Native to Bolivia, Chile, Peru and parts of Mexico, quinoa is a species of goosefoot (Chenopodium) whose seeds are traditionally used in soups, made into beer and ground into meal for making porridges and cakes.
Quinoa (pronounced KEEN-wah) has been sustaining civilization in South and Central America for thousands of years. The tiny seeds of this plant were highly regarded by the Incas, and played a fundamental role in their empire. The Incas referred to quinoa as chisaya mama, or "mother of all grains," and believed that the plant provided warriors with strength and stamina in battle. The Incan emperor himself traditionally sowed the first seeds of the season with a special gold implement.
Though the Incas — as well as many present-day quinoa-lovers — referred to quinoa as a grain, the plant is actually an herb that thrives in cold, high elevations. While it's mostly grown in South America, farmers in the Rocky Mountains and in the Pacific Northwest have recently begun cultivating quinoa as well.

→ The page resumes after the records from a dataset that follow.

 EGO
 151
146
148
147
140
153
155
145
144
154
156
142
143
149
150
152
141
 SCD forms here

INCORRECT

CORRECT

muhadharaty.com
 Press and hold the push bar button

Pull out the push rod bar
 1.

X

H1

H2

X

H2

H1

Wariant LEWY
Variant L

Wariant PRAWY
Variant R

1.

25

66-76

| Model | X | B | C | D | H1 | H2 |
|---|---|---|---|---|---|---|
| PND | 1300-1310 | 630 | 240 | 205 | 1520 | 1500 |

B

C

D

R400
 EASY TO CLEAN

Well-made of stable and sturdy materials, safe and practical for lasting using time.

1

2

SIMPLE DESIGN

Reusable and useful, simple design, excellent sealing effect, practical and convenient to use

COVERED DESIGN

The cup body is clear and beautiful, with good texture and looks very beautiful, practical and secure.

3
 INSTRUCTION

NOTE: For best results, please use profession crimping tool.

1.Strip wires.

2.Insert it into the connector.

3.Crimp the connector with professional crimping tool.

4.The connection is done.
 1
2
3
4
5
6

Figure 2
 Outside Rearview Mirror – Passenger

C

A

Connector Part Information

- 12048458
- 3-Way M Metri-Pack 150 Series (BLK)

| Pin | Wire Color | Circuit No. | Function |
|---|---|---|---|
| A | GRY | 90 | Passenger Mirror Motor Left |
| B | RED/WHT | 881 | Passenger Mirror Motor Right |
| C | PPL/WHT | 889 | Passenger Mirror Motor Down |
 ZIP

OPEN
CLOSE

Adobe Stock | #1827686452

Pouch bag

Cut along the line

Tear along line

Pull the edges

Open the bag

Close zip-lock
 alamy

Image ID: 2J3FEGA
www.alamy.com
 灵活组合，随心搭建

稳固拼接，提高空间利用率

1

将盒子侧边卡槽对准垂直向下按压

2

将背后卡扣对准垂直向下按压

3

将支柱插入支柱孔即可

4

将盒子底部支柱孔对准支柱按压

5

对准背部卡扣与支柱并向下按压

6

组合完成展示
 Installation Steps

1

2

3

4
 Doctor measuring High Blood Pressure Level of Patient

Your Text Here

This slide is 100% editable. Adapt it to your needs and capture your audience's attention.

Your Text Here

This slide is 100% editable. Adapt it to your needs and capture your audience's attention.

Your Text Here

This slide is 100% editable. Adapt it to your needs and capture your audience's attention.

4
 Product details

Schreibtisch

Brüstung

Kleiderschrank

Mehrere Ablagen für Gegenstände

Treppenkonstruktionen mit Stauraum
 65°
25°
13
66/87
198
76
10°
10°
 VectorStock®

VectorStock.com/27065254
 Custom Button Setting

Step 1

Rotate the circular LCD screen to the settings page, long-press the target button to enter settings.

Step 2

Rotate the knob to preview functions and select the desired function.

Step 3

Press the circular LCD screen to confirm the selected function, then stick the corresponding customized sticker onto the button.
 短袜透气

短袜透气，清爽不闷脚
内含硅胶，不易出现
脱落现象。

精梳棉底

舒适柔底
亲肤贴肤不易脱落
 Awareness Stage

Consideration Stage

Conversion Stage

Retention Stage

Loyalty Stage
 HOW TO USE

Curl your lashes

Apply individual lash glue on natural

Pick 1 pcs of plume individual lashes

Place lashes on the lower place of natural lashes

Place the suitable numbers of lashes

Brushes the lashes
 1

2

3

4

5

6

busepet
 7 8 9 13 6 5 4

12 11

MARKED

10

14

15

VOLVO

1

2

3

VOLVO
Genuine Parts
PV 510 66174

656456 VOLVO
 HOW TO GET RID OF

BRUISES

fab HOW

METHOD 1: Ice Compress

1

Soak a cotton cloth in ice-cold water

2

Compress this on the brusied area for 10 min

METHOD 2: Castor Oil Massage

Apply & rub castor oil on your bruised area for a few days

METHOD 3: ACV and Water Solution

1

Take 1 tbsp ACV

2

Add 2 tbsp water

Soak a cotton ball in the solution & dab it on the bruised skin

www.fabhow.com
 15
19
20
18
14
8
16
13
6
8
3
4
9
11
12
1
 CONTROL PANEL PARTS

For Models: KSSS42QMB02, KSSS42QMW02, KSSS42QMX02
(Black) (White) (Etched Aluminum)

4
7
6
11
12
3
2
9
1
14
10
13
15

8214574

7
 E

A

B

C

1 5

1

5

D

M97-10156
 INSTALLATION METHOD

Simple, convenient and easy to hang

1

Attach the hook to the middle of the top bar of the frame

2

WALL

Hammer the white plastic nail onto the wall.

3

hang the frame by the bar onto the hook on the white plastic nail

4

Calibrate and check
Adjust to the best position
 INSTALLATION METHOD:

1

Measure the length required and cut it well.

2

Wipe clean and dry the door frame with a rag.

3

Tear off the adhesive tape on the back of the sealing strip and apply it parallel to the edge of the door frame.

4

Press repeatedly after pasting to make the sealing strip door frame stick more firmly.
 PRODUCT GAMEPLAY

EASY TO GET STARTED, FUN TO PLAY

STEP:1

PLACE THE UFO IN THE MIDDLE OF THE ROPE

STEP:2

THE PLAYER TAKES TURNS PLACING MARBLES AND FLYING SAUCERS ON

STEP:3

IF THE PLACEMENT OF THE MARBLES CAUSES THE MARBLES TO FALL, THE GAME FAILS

Quinoa production in the United States has been spurred by the recent increase in demand for the tiny seeds from health-conscious consumers. A good source of protein, calcium and amino acids, this so-called "superfood" also contains health-protective compounds such as polyphenols and quercetin, powerful antioxidants believed by some to reduce the risk of stroke, heart disease and Type 2 diabetes.